We hear the problems of being the Marvel hero Spiderman in “Ode to a Superhero.” The tune is from Billy Joel’s “Piano Man.” “Handy” is a takeoff on “Fancy” by Iggy Azalea. During “Canadian Idiot” (Green Day’s “American Idiot.”) streamers with the Canadian colors burst over the crowd.
The hits start coming fast now. We see clips of Forrest Gump during “Gump.” Weird Al channels Kurt Cobain during his version of the Nirvana song: “Smells Like Team Spirit.” “Smells Like Nirvana.”
The next might be an original: “Wanna Be Your Lover.” Weird Al comes off the stage and wanders the audience thrilling and embarrassing some female members of the audience. One of the lines is: “Do you mind if I chew on your butt!”
We see a clip of Weird Al visiting the Simpsons while the band moves around. They’re on chairs in a mockup of those casual MTV acoustic sessions. They do a medley that includes “I Lost On Jeopardy” and “Rocky Road.” The songs are a bit slower and Al sings in a lounge lizard crooning style.
One thing I noticed is that once the show started very few people left their seats. A few had to answer the call of nature, but this was more like a theater performance. No one wanted to miss anything. Weird Al is a great entertainer. His voice can be nerdy, but he’s a good singer. He kept the crowd laughing all night!
- - -
Transcribe the stretch of the Weird Al concert review above from "The next might" through "laughing all night!".

Provided data:
- - -
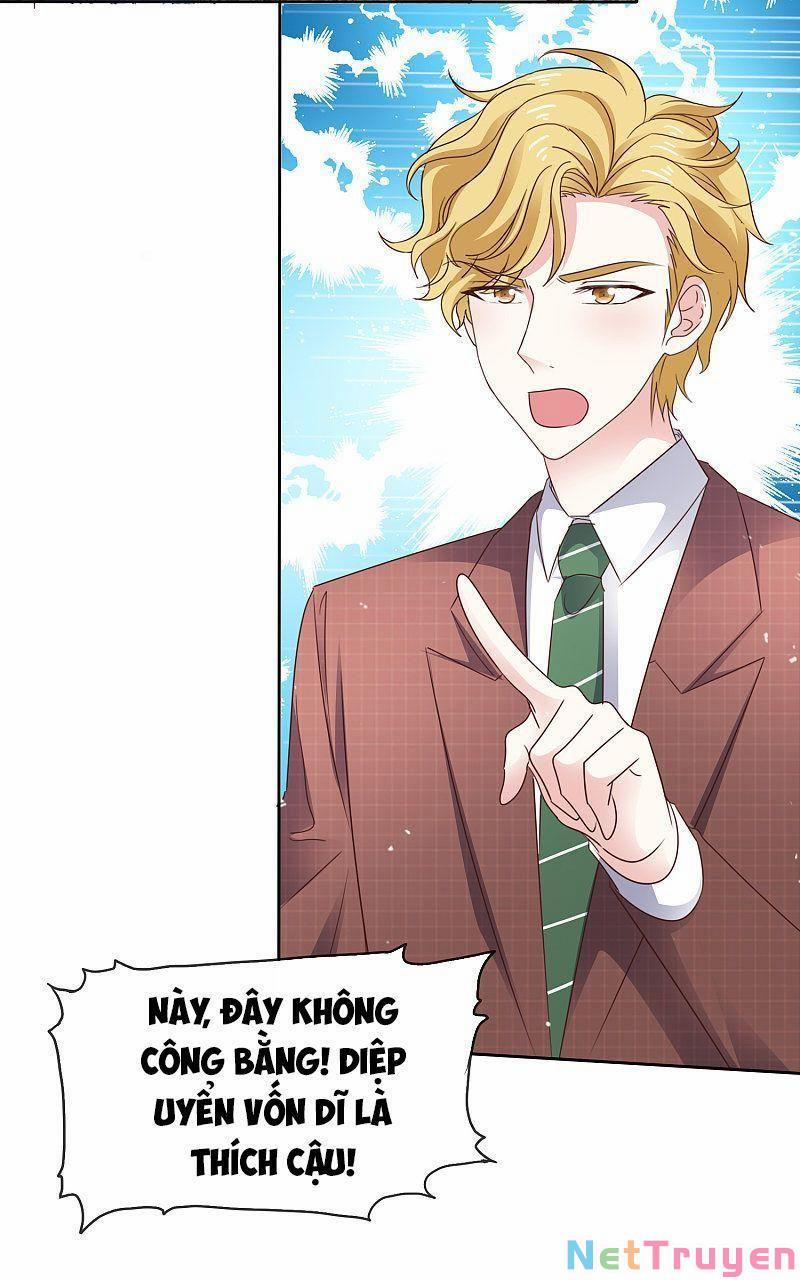 Bồn Nhiên Tinh Động 81 trang 3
- - -
Your solution:
The next might be an original: “Wanna Be Your Lover.” Weird Al comes off the stage and wanders the audience thrilling and embarrassing some female members of the audience. One of the lines is: “Do you mind if I chew on your butt!”
We see a clip of Weird Al visiting the Simpsons while the band moves around. They’re on chairs in a mockup of those casual MTV acoustic sessions. They do a medley that includes “I Lost On Jeopardy” and “Rocky Road.” The songs are a bit slower and Al sings in a lounge lizard crooning style.
One thing I noticed is that once the show started very few people left their seats. A few had to answer the call of nature, but this was more like a theater performance. No one wanted to miss anything. Weird Al is a great entertainer. His voice can be nerdy, but he’s a good singer. He kept the crowd laughing all night!